Sure, will add 'SysregFields BRBCR_ELx' enlisting the register fields to
be used as 'Fields BRBCR_ELx' both for BRBCR_EL1 and BRBCR_EL12. I guess
BRBCR_EL2 still remains unchanged as it has 'E2BRE' and 'E0HBRE' fields.
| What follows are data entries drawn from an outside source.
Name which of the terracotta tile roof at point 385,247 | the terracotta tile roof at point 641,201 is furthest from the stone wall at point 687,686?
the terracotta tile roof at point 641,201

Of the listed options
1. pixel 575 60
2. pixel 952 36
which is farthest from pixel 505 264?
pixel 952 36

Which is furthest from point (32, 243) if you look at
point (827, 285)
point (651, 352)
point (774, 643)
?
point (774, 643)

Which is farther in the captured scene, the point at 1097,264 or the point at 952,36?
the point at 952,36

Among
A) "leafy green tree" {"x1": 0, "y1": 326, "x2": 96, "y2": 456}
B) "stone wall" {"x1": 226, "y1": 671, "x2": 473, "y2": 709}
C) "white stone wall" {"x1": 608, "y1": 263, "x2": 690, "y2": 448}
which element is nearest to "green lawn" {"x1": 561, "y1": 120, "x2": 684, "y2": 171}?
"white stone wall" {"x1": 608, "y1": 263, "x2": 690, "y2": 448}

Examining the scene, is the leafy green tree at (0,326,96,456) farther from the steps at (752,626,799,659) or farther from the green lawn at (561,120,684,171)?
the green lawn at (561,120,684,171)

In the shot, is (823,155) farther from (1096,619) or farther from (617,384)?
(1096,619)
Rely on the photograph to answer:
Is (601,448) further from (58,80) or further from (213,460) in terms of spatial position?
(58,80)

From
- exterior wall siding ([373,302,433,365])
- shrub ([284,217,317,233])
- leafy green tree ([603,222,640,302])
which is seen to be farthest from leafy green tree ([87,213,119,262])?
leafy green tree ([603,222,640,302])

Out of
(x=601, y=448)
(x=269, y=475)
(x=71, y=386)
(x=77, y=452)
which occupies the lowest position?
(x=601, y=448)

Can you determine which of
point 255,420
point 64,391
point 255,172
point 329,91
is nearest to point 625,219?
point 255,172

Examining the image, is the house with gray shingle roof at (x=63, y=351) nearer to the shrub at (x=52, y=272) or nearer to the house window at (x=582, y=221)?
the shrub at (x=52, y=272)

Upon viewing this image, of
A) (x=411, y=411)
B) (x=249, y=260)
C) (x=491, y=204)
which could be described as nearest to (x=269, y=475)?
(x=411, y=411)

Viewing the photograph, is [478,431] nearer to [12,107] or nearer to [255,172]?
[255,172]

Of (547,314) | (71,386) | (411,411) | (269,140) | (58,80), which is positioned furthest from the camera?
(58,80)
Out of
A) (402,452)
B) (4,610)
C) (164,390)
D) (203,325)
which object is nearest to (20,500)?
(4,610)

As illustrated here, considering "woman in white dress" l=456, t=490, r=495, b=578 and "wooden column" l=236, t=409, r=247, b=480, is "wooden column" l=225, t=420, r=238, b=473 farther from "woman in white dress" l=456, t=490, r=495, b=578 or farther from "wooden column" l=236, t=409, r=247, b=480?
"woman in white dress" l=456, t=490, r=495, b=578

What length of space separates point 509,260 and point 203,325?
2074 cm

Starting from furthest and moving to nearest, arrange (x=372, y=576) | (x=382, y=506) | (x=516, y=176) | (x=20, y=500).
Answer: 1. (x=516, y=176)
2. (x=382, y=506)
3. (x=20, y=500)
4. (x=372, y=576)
But as a consequence all BRBCR_EL1_XXX fields used in the driver and its
header need to be converted as BRBCR_ELx_XXX. Will do these changes.

>
>
>
>> +
>> +Sysreg    BRBCR_EL2    2    4    9    0    0
>> +Res0    63:24
>> +Field    23     EXCEPTION
>> +Field    22     ERTN
>> +Res0    21:9
>> +Field    8     FZP
>> +Res0    7
>> +Enum    6:5    TS
>> +    0b01    VIRTUAL
>> +    0b10    GUEST_PHYSICAL
>> +    0b11    PHYSICAL
>> +EndEnum
>> +Field    4    MPRED
>> +Field    3    CC
>> +Res0    2
>> +Field    1    E1BRE
>
> E2BRE?
>> +Field    0    E0BRE
>
> E0HBRE?

Sure, I have already updated this in the development tree. This was just a
hack for the discussion purpose.

>
> Rest looks good to me
>
> Suzuki
>
>> +EndSysreg
>> +
>>   Sysreg    BRBCR_EL1    2    1    9    0    0
>>   Res0    63:24
>>   Field    23     EXCEPTION
>